**ЧТО НУЖНО СДЕЛАТЬ**:
a: Переведите на английский предложение из отрывка о Грине и снах: «Бессознательное неизменно помогает нам в нашей работе.»
b: Что, согласно отрывку о Грине и снах, писатель делает перед сном, когда встречает препятствие, которое кажется непреодолимым?
c: Напишите продолжение отрывка о Грине и снах, начиная после его последнего предложения.

**ИСХОДНЫЙ ОТРЫВОК**:
“Когда я что-нибудь писал, сны… всегда имели для меня существенное значение, – утверждает Грин. – Так замысел романа “Это поле боя” возник во сне, а роман, над которым я работаю сегодня (Речь идет здесь о книге “Почетный консул”, вышедшей в 1974 году), – тоже родился во сне. Иногда я настолько сливаюсь с тем или другим персонажем, что его сон становится моим. Так получилось, когда я писал “Ценой потери”. Символы, воспоминания, ассоциации этого сна настолько ясно связаны были с моим персонажем Керри, что наутро я смог вписать этот сон в мой роман, не произведя никаких изменений. А там он латал прорыв в повествовании, который мне долго не удавалось чем-то заполнить. Я убежден в том, что и другие авторы получали подобного рода помощь от подсознания” [13, XI-XII].
Грин, таким образом, хорошо понимает значение бессознательного психического в процессе своей работы, но идет дальше и раскрывает технику своего обращения к живущему в сфере неосознанного психического: “Бессознательное неизменно помогает нам в нашей работе. Это слуга, которого мы держим в подполье, рассчитывая на его помощь. Когда возникает препятствие, которое кажется непреодолимым, я перечитываю, ложась спать, написанное в течение дня и предоставляю своему слуге работать на меня. Проснувшись, я ощущаю, что затруднение устранено: решение вопроса готово и кажется мне очевидным. Вполне вероятно, что оно явилось мне во сне, который я мог забыть” (Следует заметить, что за последнее время и у нас и на Западе вышли работы, обстоятельно подводящие итог тому, что сделано по изучению природы сна. Грин с этой литературой хорошо знаком).

**ИСХОДНЫЕ ДАННЫЕ**:
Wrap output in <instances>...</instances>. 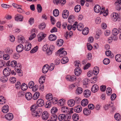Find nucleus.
I'll list each match as a JSON object with an SVG mask.
<instances>
[{
	"label": "nucleus",
	"instance_id": "nucleus-1",
	"mask_svg": "<svg viewBox=\"0 0 121 121\" xmlns=\"http://www.w3.org/2000/svg\"><path fill=\"white\" fill-rule=\"evenodd\" d=\"M37 105L36 104L33 105L30 107V109L32 111L33 116L35 117H39L40 116L42 111L41 108H39L37 109L38 107H41L44 105V101L42 99H39L37 102Z\"/></svg>",
	"mask_w": 121,
	"mask_h": 121
},
{
	"label": "nucleus",
	"instance_id": "nucleus-2",
	"mask_svg": "<svg viewBox=\"0 0 121 121\" xmlns=\"http://www.w3.org/2000/svg\"><path fill=\"white\" fill-rule=\"evenodd\" d=\"M11 69L9 67H7L5 68L3 70V72L4 75L6 77L9 76L11 72Z\"/></svg>",
	"mask_w": 121,
	"mask_h": 121
},
{
	"label": "nucleus",
	"instance_id": "nucleus-3",
	"mask_svg": "<svg viewBox=\"0 0 121 121\" xmlns=\"http://www.w3.org/2000/svg\"><path fill=\"white\" fill-rule=\"evenodd\" d=\"M112 19L114 22L116 21H119L120 20V19L119 17L118 13H113Z\"/></svg>",
	"mask_w": 121,
	"mask_h": 121
},
{
	"label": "nucleus",
	"instance_id": "nucleus-4",
	"mask_svg": "<svg viewBox=\"0 0 121 121\" xmlns=\"http://www.w3.org/2000/svg\"><path fill=\"white\" fill-rule=\"evenodd\" d=\"M49 116V114L48 112L46 111H44L42 113V117L43 120H47Z\"/></svg>",
	"mask_w": 121,
	"mask_h": 121
},
{
	"label": "nucleus",
	"instance_id": "nucleus-5",
	"mask_svg": "<svg viewBox=\"0 0 121 121\" xmlns=\"http://www.w3.org/2000/svg\"><path fill=\"white\" fill-rule=\"evenodd\" d=\"M76 77L74 75L70 76V75L66 76V78L67 80L70 81H75L76 80Z\"/></svg>",
	"mask_w": 121,
	"mask_h": 121
},
{
	"label": "nucleus",
	"instance_id": "nucleus-6",
	"mask_svg": "<svg viewBox=\"0 0 121 121\" xmlns=\"http://www.w3.org/2000/svg\"><path fill=\"white\" fill-rule=\"evenodd\" d=\"M23 17V16L20 14H17L15 16V20L16 21H22Z\"/></svg>",
	"mask_w": 121,
	"mask_h": 121
},
{
	"label": "nucleus",
	"instance_id": "nucleus-7",
	"mask_svg": "<svg viewBox=\"0 0 121 121\" xmlns=\"http://www.w3.org/2000/svg\"><path fill=\"white\" fill-rule=\"evenodd\" d=\"M66 119V115L62 114L59 115L58 116V119L60 121H64Z\"/></svg>",
	"mask_w": 121,
	"mask_h": 121
},
{
	"label": "nucleus",
	"instance_id": "nucleus-8",
	"mask_svg": "<svg viewBox=\"0 0 121 121\" xmlns=\"http://www.w3.org/2000/svg\"><path fill=\"white\" fill-rule=\"evenodd\" d=\"M75 75L77 76H79L82 73V70L80 67H76L74 70Z\"/></svg>",
	"mask_w": 121,
	"mask_h": 121
},
{
	"label": "nucleus",
	"instance_id": "nucleus-9",
	"mask_svg": "<svg viewBox=\"0 0 121 121\" xmlns=\"http://www.w3.org/2000/svg\"><path fill=\"white\" fill-rule=\"evenodd\" d=\"M13 115L11 113H8L5 116L6 119L8 120H11L13 119Z\"/></svg>",
	"mask_w": 121,
	"mask_h": 121
},
{
	"label": "nucleus",
	"instance_id": "nucleus-10",
	"mask_svg": "<svg viewBox=\"0 0 121 121\" xmlns=\"http://www.w3.org/2000/svg\"><path fill=\"white\" fill-rule=\"evenodd\" d=\"M91 95V92L90 91L86 89L84 90L83 92V95L86 98L89 97Z\"/></svg>",
	"mask_w": 121,
	"mask_h": 121
},
{
	"label": "nucleus",
	"instance_id": "nucleus-11",
	"mask_svg": "<svg viewBox=\"0 0 121 121\" xmlns=\"http://www.w3.org/2000/svg\"><path fill=\"white\" fill-rule=\"evenodd\" d=\"M62 15L63 18H67L69 15V12L68 11L66 10H64L63 11Z\"/></svg>",
	"mask_w": 121,
	"mask_h": 121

**ОТВЕТЫ ПО ПОРЯДКУ**:
a: The unconscious invariably helps us in our work.

b: Ложась спать, он перечитывает написанное в течение дня.

c:
Читателя, сколько-нибудь знакомого сегодня с законами, управляющими сознанием и бессознательным психическим, слова Грина не могут, конечно, удивить. Уже в старой психологической литературе было описано множество фактов, когда ученые находили во сне решение труднейших проблем. Столь же известна роль интуиции и подсознания в творческом процессе.
3. С точки зрения раскрытия нового в художественном постижении психических состояний людей, притом как их сознания так и бессознательного психического, большой интерес, на мой взгляд, представляет творчество Маргариты Дюра. Новое художественное постижение особенностей душевной жизни чрезвычайно ярко звучит в пьесе-фильме Дюра “India Song”, написанной автором по просьбе Питера Брука – английского режиссера и директора Национального английского театра.
До известной степени сюжет пьесы может напомнить роман того же автора “Вице-консул”, но сама Дюра утверждает ее связи с “Женщиной Ганга”, где впервые были использованы ею новые формы раскрытия внутреннего мира человека. Главное здесь, пишет автор в пояснительной записке к пьесе, это применение новых средств художественного исследования… через голоса людей, в действии не участвующих (les voix exterieures au recit d’India Song, p. 10).
“India Song” – это пьеса экспериментальная. Здесь большую роль играют импрессионистические приемы письма – цвета, звуки, меняющаяся игра света, целая гамма выразительных жестов. Все вместе создает гнетущую атмосферу безнадежности, мрачной и безысходной. Но стиль Дюра, какие бы средства она не заимствовала у своих предшественников, глубоко индивидуален, а содержание пьесы намного сложнее того, что лежит на поверхности.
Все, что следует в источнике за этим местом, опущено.